### Exercise
The whole listing below should be output again, word for word.
┌──
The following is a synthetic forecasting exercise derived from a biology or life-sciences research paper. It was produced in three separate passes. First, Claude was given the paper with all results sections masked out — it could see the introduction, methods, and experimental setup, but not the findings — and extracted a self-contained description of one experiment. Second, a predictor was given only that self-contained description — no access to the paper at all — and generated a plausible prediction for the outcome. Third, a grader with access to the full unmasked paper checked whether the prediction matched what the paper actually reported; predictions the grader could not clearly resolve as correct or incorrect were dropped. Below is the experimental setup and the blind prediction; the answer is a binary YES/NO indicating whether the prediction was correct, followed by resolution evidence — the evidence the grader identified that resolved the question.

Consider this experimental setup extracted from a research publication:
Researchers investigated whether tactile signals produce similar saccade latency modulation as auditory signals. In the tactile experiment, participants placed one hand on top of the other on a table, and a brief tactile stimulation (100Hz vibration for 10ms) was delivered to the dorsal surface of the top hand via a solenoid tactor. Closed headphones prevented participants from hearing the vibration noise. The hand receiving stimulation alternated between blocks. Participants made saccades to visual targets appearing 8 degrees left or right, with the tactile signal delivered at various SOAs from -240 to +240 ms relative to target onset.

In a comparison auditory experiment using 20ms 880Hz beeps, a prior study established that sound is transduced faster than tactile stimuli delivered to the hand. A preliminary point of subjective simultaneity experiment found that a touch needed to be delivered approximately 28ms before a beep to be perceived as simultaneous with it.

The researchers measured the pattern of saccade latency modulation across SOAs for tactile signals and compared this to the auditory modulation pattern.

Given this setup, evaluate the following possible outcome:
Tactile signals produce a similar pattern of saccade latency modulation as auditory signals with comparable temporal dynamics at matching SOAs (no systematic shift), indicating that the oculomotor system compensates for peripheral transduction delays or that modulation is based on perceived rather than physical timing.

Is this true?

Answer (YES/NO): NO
└──
### Task response
The following is a synthetic forecasting exercise derived from a biology or life-sciences research paper. It was produced in three separate passes. First, Claude was given the paper with all results sections masked out — it could see the introduction, methods, and experimental setup, but not the findings — and extracted a self-contained description of one experiment. Second, a predictor was given only that self-contained description — no access to the paper at all — and generated a plausible prediction for the outcome. Third, a grader with access to the full unmasked paper checked whether the prediction matched what the paper actually reported; predictions the grader could not clearly resolve as correct or incorrect were dropped. Below is the experimental setup and the blind prediction; the answer is a binary YES/NO indicating whether the prediction was correct, followed by resolution evidence — the evidence the grader identified that resolved the question.

Consider this experimental setup extracted from a research publication:
Researchers investigated whether tactile signals produce similar saccade latency modulation as auditory signals. In the tactile experiment, participants placed one hand on top of the other on a table, and a brief tactile stimulation (100Hz vibration for 10ms) was delivered to the dorsal surface of the top hand via a solenoid tactor. Closed headphones prevented participants from hearing the vibration noise. The hand receiving stimulation alternated between blocks. Participants made saccades to visual targets appearing 8 degrees left or right, with the tactile signal delivered at various SOAs from -240 to +240 ms relative to target onset.

In a comparison auditory experiment using 20ms 880Hz beeps, a prior study established that sound is transduced faster than tactile stimuli delivered to the hand. A preliminary point of subjective simultaneity experiment found that a touch needed to be delivered approximately 28ms before a beep to be perceived as simultaneous with it.

The researchers measured the pattern of saccade latency modulation across SOAs for tactile signals and compared this to the auditory modulation pattern.

Given this setup, evaluate the following possible outcome:
Tactile signals produce a similar pattern of saccade latency modulation as auditory signals with comparable temporal dynamics at matching SOAs (no systematic shift), indicating that the oculomotor system compensates for peripheral transduction delays or that modulation is based on perceived rather than physical timing.

Is this true?

Answer (YES/NO): NO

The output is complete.